Durch diese Unterschiede gibt es viel mehr Armut in Burundi gegenüber dem relativen (!) Reichtum in Ruanda. Ruanda holt durch ein Minimum an Verwaltungsvorschriften viele ausländische Investoren ins Land, investiert in digitale Innovation und unterstützt die Frauen. Außerdem ist der Tourismus eine ordentliche Einnahmequelle. Das alles könnte Burundi auch!

Dies ist insofern keine rein theoretische Überlegung, da wir, wenn auch nur in einem winzigem Maße über das Curriculum einer vergrößerten Berufsschule in Kivoga Einfluss hätten. Also zum Beispiel IT für Mädchen. Kleine Anmerkung am Rand: auch um die Jungen sollte man sich beizeiten kümmern, damit deren Testosteronhaushalt nicht nur durch das Schwängern von 14-jährigen Mädchen oder das Tragen einer Waffe befriedigt wird. „Jetzt ist schon wieder was passiert“ würde mein Freund Brenner sagen, denn hier üben wir zum wiederholten Mal den Spagat zwischen Stereotypen und berechtigtem Aufzeigen von Problemen. Dabei ist völlig klar: Ich habe neben Denis viele kluge und engagierte Männer wie Richard, Jean-Marie, den Englischlehrer Tharcisse, den Volleyballtrainer und viele einige andere getroffen.

Ich kann jetzt auch die Kritik einiger Seiten an der Arbeit von NGOs wie unserer besser verstehen: wir übernehmen in Burundi Aufgaben, für die der Staat selbst verantwortlich ist. Wir können den Anschub finanzieren und Akzente setzen, sollten aber nicht dauerhaft Staatsaufgaben erfüllen. Dies ist zwar längerfristig gesehen ein Dilemma, hindert uns aber nicht, heute und jetzt den wundervollen Menschen in Burundi zu helfen. In Tansania sieht das etwas anders aus. Der Staat hat einfach nicht genug Geld, die teure Behandlung onkologisch erkrankter Kinder zu stemmen. Hier kommt unser Geld gut an und hilft, die schwierige Situation etwas zu verbessern.

- GESTELLTE AUFGABE 1 -
Stelle alle Zeilen der Datensätze zusammen, in denen die Zeichenfolge „left“ vorkommt. Groß- und Kleinschreibung ist dabei zu beachten.

- AUSGANGSMATERIAL -
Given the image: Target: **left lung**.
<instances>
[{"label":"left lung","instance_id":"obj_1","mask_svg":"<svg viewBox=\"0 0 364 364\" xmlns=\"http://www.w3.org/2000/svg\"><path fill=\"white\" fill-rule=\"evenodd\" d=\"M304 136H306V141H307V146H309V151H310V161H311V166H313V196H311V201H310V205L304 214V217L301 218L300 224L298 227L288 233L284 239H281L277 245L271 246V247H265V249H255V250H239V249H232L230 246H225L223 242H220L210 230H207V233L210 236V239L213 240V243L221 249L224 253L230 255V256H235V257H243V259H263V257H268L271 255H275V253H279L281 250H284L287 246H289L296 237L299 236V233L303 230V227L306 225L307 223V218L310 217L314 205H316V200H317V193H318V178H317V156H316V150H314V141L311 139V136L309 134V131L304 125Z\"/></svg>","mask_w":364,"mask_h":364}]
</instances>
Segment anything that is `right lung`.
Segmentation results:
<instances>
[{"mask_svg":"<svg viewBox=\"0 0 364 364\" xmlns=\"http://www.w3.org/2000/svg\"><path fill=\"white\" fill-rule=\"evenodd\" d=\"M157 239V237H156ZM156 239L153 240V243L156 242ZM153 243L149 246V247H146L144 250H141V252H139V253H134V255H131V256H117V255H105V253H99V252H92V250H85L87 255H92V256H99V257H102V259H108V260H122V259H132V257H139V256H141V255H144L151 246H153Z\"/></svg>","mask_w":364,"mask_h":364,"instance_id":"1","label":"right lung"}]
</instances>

- GESTELLTE AUFGABE 2 -
Kopiere aus dem Text über Burundi und Ruanda wortgetreu den Abschnitt beginnend mit „Durch diese Unterschiede“ und fortlaufend bis einschließlich „könnte Burundi auch!“.

- AUSGEARBEITETE LÖSUNG 1 -
Given the image: Target: **left lung**.
[{"label":"left lung","instance_id":"obj_1","mask_svg":"<svg viewBox=\"0 0 364 364\" xmlns=\"http://www.w3.org/2000/svg\"><path fill=\"white\" fill-rule=\"evenodd\" d=\"M304 136H306V141H307V146H309V151H310V161H311V166H313V196H311V201H310V205L304 214V217L301 218L300 224L298 227L288 233L284 239H281L277 245L271 246V247H265V249H255V250H239V249H232L230 246H225L223 242H220L210 230H207V233L210 236V239L213 240V243L221 249L224 253L230 255V256H235V257H243V259H263V257H268L271 255H275V253H279L281 250H284L287 246H289L296 237L299 236V233L303 230V227L306 225L307 223V218L310 217L314 205H316V200H317V193H318V178H317V156H316V150H314V141L311 139V136L309 134V131L304 125Z\"/></svg>","mask_w":364,"mask_h":364}]

- AUSGEARBEITETE LÖSUNG 2 -
Durch diese Unterschiede gibt es viel mehr Armut in Burundi gegenüber dem relativen (!) Reichtum in Ruanda. Ruanda holt durch ein Minimum an Verwaltungsvorschriften viele ausländische Investoren ins Land, investiert in digitale Innovation und unterstützt die Frauen. Außerdem ist der Tourismus eine ordentliche Einnahmequelle. Das alles könnte Burundi auch!